The term Liveness here refers to the need to ensure that the data used to make an authorization check is valid at the time of the check.
The mistake I made with PKI tokens was in not realizing how important Liveness was. The mistake was based on the age old error of confusing authentication with authorization. Since a Keystone token is used for both, I was confused into thinking that the primary importance was on authentication, but the reality is that the most important thing a token tells you is information essential to making an authorization decision.
Who you are does not change often. What you can do changes much more often. What OpenStack needs in the token protocol is a confirmation that the user is authorized to make this action right now. PKI tokens, without revocation checks, lost that liveness check. The revocation check undermined the primary value of PKI.
That is the frustration most people have with certificate revocation lists (CRLs). Since Certificates are so long lived, there is very little “freshness” to the data. A CRL is a way to say “not invalidated yet” but, since a cert might carry data more than just “who are you” certificates can often become invalid. Thus, any active system built on X509 for authorization (not just authentication) is going to have many many revocations. Keystone tokens fit that same profile. The return to server validated tokens (UUID or Fernet) return that Freshness check.
However, bearer tokens have a different way of going stale. If I get a token, use it immediately, the server knows that It was very highly probably that the token came from me. If I wait, the probability drops. The more I use the same token, and the longer I use it, the greater the probability is that someone other than me is going to get access to that token. And that means the probability that it is going to be misused has also increased.
I’ve long said that what I want is a token that lasts roughly five minutes. That means that it is issued, used, and discarded, with a little wiggle room for latency and clock skew across the network. The problem with this is that a token is often used for a long running task. If a task takes 3 hours, but a token is good for only five minutes, there is no way to perform the task with just that token.
One possible approach to returning this freshness check is to always have some fresh token on a call, just not necessarily the one that the user originally requested. This is the idea behind the Trust API. A Trust is kind-of-like a long term token, but one that is only valid when paired with a short term token for the trustee. But creating a trust every time a user wants to create a new virtual machine is too onerous, too much overhead. What we want, instead is a rule that says:
When Nova calls Glance on behalf of a user, Nova passes a freshly issued token for itself along with the original users token. The original user’s token will be validated based on when it was issued. Authorization requires the combination of a fresh token for the Nova service user and a not-so-fresh-but-with-the-right-roles token for the end user.
This could be done with no changes to the existing token format. Set the token expiration to 12 hours. The only change would be inside python-keystonemiddleware. It would have a pair of rules:
- If a single token is passed in, it must have been issued within five minutes. Otherwise, the operation returns a 401.

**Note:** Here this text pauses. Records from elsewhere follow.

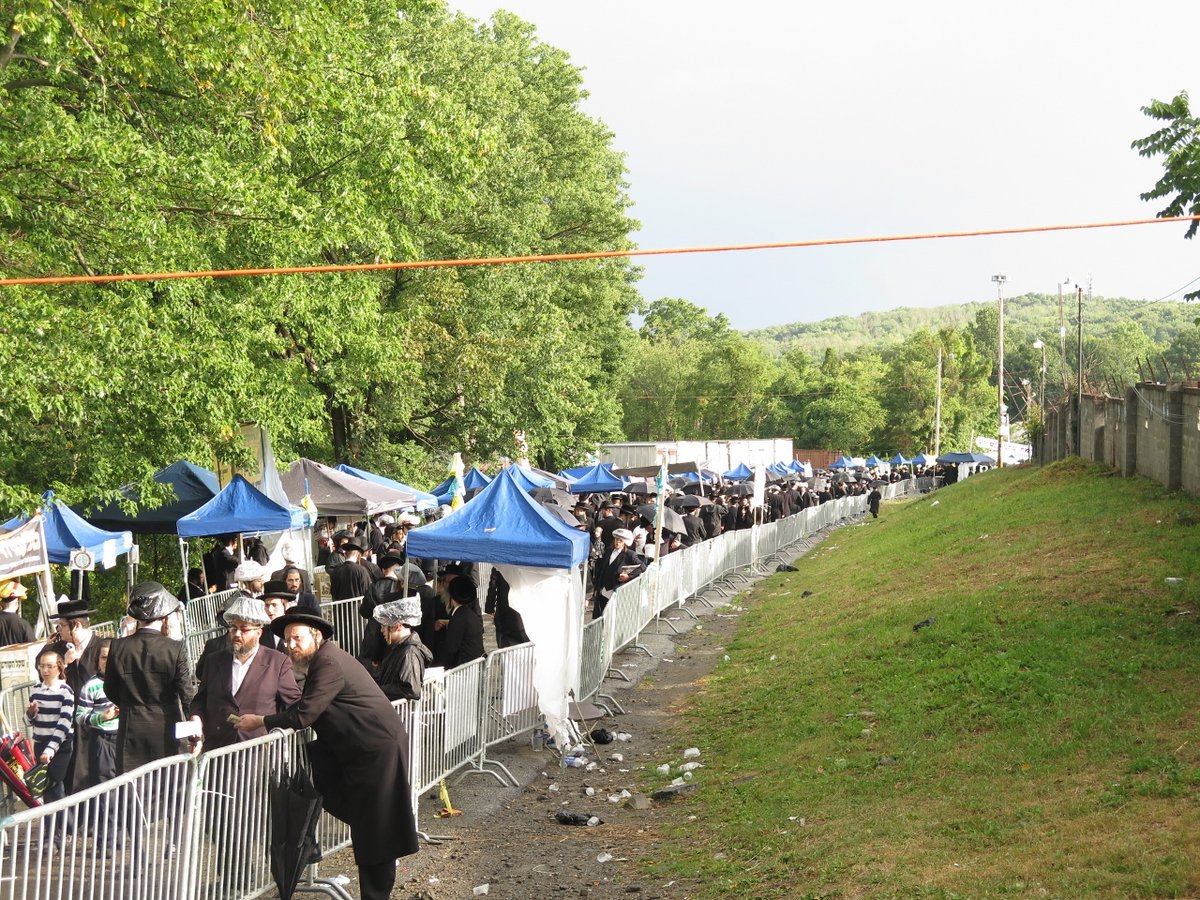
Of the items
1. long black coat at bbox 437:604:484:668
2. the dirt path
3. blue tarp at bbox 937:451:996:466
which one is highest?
long black coat at bbox 437:604:484:668

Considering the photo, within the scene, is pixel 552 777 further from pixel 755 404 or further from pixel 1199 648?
pixel 755 404

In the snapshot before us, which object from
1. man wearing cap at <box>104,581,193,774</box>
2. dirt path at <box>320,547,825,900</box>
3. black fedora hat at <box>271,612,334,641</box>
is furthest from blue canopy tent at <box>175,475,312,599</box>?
black fedora hat at <box>271,612,334,641</box>

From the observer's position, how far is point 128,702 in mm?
8242

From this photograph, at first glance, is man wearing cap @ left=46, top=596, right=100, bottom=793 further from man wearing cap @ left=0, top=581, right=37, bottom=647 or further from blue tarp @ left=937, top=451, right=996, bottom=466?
blue tarp @ left=937, top=451, right=996, bottom=466

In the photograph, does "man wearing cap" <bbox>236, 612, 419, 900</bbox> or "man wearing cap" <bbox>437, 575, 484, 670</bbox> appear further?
"man wearing cap" <bbox>437, 575, 484, 670</bbox>

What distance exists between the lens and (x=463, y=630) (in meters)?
11.0

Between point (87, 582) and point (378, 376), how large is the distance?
29.7 feet

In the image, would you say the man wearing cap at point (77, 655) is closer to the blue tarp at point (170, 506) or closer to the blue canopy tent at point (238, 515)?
the blue canopy tent at point (238, 515)

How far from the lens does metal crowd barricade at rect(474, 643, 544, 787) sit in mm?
10984

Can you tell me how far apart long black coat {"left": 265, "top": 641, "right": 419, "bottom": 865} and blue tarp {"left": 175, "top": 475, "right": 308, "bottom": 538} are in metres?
9.75

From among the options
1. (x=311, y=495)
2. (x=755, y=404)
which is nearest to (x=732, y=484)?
(x=311, y=495)

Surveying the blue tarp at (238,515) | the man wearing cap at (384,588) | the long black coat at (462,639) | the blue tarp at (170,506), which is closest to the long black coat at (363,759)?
the long black coat at (462,639)

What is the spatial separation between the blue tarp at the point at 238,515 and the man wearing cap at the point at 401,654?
796cm

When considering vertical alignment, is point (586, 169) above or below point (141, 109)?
above
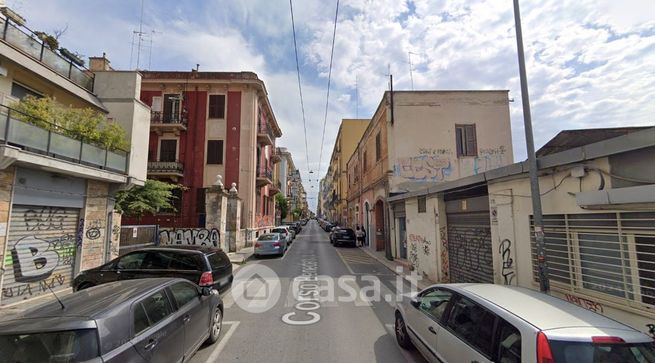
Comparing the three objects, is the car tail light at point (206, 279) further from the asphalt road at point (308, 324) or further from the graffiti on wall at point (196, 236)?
the graffiti on wall at point (196, 236)

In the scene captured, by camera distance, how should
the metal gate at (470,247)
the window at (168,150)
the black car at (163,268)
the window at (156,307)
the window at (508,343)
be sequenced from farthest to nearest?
the window at (168,150)
the metal gate at (470,247)
the black car at (163,268)
the window at (156,307)
the window at (508,343)

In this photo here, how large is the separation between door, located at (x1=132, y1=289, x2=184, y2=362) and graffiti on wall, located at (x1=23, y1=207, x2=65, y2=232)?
7.45 meters

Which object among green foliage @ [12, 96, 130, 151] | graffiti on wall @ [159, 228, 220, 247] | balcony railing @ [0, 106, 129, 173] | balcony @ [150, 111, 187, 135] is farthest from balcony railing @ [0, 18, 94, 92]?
balcony @ [150, 111, 187, 135]

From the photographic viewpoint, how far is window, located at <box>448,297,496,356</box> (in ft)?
11.1

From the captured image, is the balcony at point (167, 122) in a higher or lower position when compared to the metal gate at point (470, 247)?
higher

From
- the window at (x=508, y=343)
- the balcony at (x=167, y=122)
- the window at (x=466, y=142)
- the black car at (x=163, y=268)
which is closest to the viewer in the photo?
the window at (x=508, y=343)

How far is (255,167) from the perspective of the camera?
26.8m

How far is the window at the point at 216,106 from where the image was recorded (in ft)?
85.9

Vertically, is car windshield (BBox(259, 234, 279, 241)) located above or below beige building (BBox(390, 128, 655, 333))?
below

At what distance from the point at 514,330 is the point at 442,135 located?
16.1 m

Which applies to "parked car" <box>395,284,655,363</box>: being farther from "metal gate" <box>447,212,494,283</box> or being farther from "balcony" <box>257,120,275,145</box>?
"balcony" <box>257,120,275,145</box>

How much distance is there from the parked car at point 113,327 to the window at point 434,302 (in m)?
3.58

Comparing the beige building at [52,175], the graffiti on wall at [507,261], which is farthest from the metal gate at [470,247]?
the beige building at [52,175]

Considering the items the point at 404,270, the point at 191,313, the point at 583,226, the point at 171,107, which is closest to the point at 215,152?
the point at 171,107
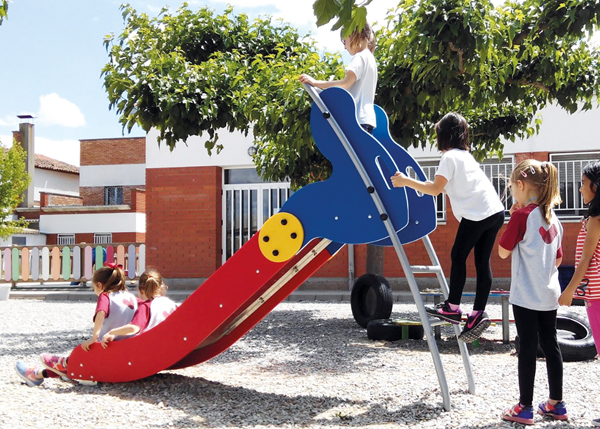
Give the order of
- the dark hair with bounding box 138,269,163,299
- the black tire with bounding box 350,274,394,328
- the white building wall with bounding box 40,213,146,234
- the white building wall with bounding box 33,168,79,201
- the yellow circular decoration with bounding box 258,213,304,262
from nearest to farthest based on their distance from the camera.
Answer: the yellow circular decoration with bounding box 258,213,304,262 → the dark hair with bounding box 138,269,163,299 → the black tire with bounding box 350,274,394,328 → the white building wall with bounding box 40,213,146,234 → the white building wall with bounding box 33,168,79,201

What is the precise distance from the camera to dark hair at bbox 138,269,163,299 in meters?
5.51

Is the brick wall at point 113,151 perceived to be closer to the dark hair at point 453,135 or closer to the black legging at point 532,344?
the dark hair at point 453,135

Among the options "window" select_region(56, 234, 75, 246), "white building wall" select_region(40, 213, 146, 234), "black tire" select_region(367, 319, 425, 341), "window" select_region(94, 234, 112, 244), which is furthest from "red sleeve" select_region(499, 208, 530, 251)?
"window" select_region(56, 234, 75, 246)

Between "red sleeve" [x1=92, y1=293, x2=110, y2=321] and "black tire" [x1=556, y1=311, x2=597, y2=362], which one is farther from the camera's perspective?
"black tire" [x1=556, y1=311, x2=597, y2=362]

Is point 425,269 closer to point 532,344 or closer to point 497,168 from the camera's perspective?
point 532,344

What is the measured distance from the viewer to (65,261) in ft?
57.3

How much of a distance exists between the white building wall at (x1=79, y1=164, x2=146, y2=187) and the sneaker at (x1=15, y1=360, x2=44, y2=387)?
106ft

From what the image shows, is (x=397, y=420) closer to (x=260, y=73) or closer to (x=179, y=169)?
(x=260, y=73)

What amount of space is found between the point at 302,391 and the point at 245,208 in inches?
516

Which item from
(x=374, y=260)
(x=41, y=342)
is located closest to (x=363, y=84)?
(x=374, y=260)

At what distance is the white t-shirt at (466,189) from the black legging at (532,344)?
63 cm

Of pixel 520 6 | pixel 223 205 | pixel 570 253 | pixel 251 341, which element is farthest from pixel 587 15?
pixel 223 205

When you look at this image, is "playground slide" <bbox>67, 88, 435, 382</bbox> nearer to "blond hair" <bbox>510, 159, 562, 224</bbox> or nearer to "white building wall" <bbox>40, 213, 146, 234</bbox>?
"blond hair" <bbox>510, 159, 562, 224</bbox>

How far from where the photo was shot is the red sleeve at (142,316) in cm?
527
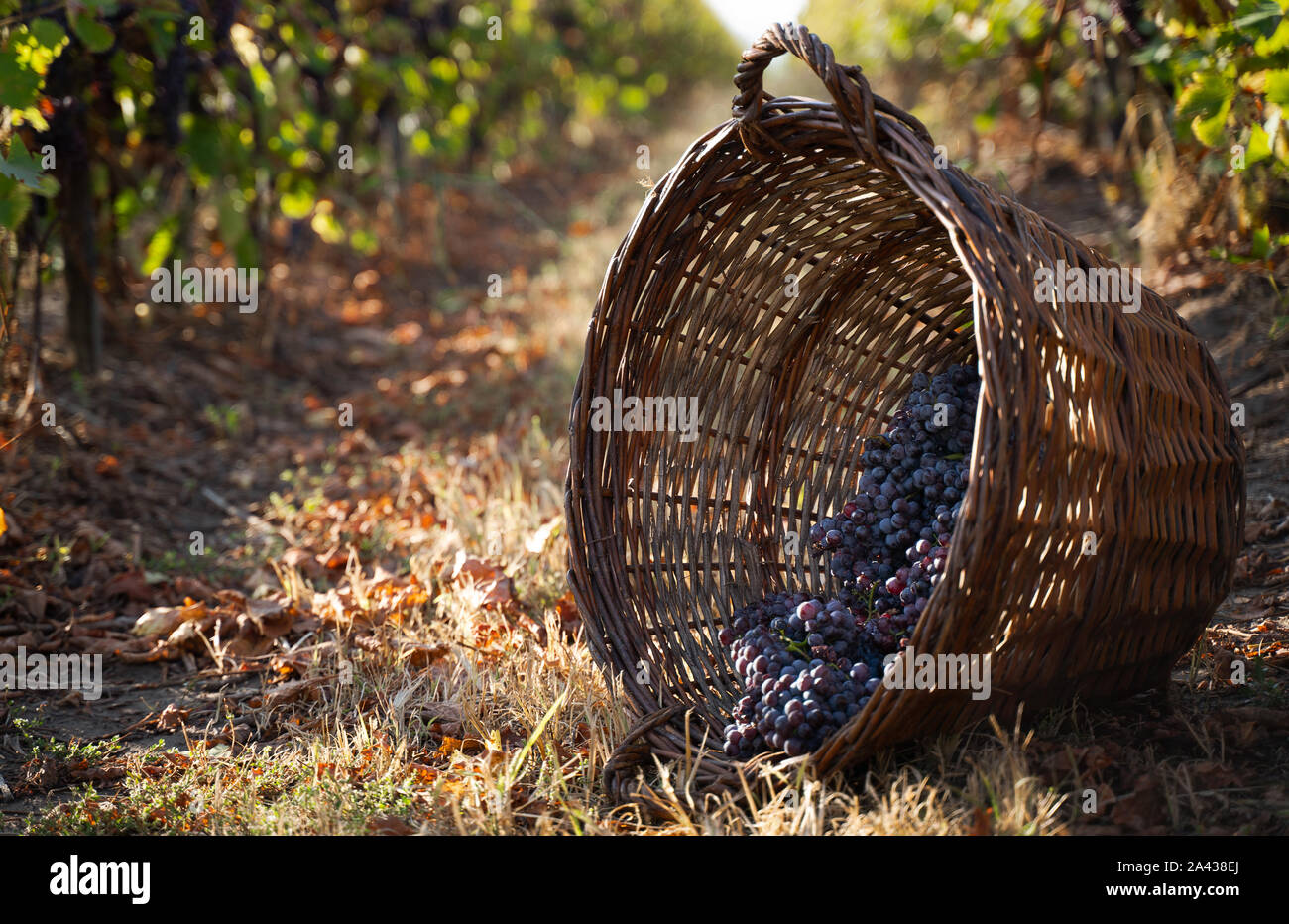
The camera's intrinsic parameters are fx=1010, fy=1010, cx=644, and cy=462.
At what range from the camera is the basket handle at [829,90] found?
5.46ft

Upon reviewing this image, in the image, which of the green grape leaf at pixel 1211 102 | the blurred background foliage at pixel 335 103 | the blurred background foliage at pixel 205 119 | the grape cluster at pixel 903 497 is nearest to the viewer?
the grape cluster at pixel 903 497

- If a service token is passed in with the user’s token, the service token must have been issued within five minutes. The users token is validated normally.
An additional scope limiting mechanism would further reduce the possibility of abuse. For example,
- Glance could limit the service-token scoped operations from Nova to fetching an image and saving a snapshot.
- Nova might only allow service-scoped tokens from a service like Trove within a 15 minute window.
- A user might have to ask for an explicit “redelegation” role on a token before handing it off to some untrusted service run off site.
With Horizon, we already have a mechanism that says that it has to fetch an unscoped token first, and then use that to fetch a scoped token. Horizon can be smart enough to fetch an scoped token before each bunch of calls to a remote server, cache if for only a minute, and use the unscoped token only in communication with Keystone. The unscoped token, being validated by Keystone, is sufficient for maintaining “Liveness” of the rest of the data for a particular workflow.
Its funny how little change this would require to OpenStack, and how big an impact it would make on security. It is also funny how long it took for this concept to coalesce.
One issue with this proposal is that some operations (e.g. a 2tb cinder backup) can take more than 12 hours, indeed sometime more than 24 (yes, that code does need some optimisation. It is cpu bound ssl & compression (with encryption maybe being added) – if somebody is familiar with multi-process work in python and has free time, please shout up)
I would be reluctant to tell people to set up tokens to live more than 12 hours in a public cloud, but for a private cloud where this was known and expected behaviour, you could potentially extend their life. So, this proposal does not really solve that. I would expect Trusts or OAUTH1 to be a better approach for long operations like this. I also wonder if the backup job could be reworked to do all of the authentication upfront, and then ssl/compression/encryption performed afterwards.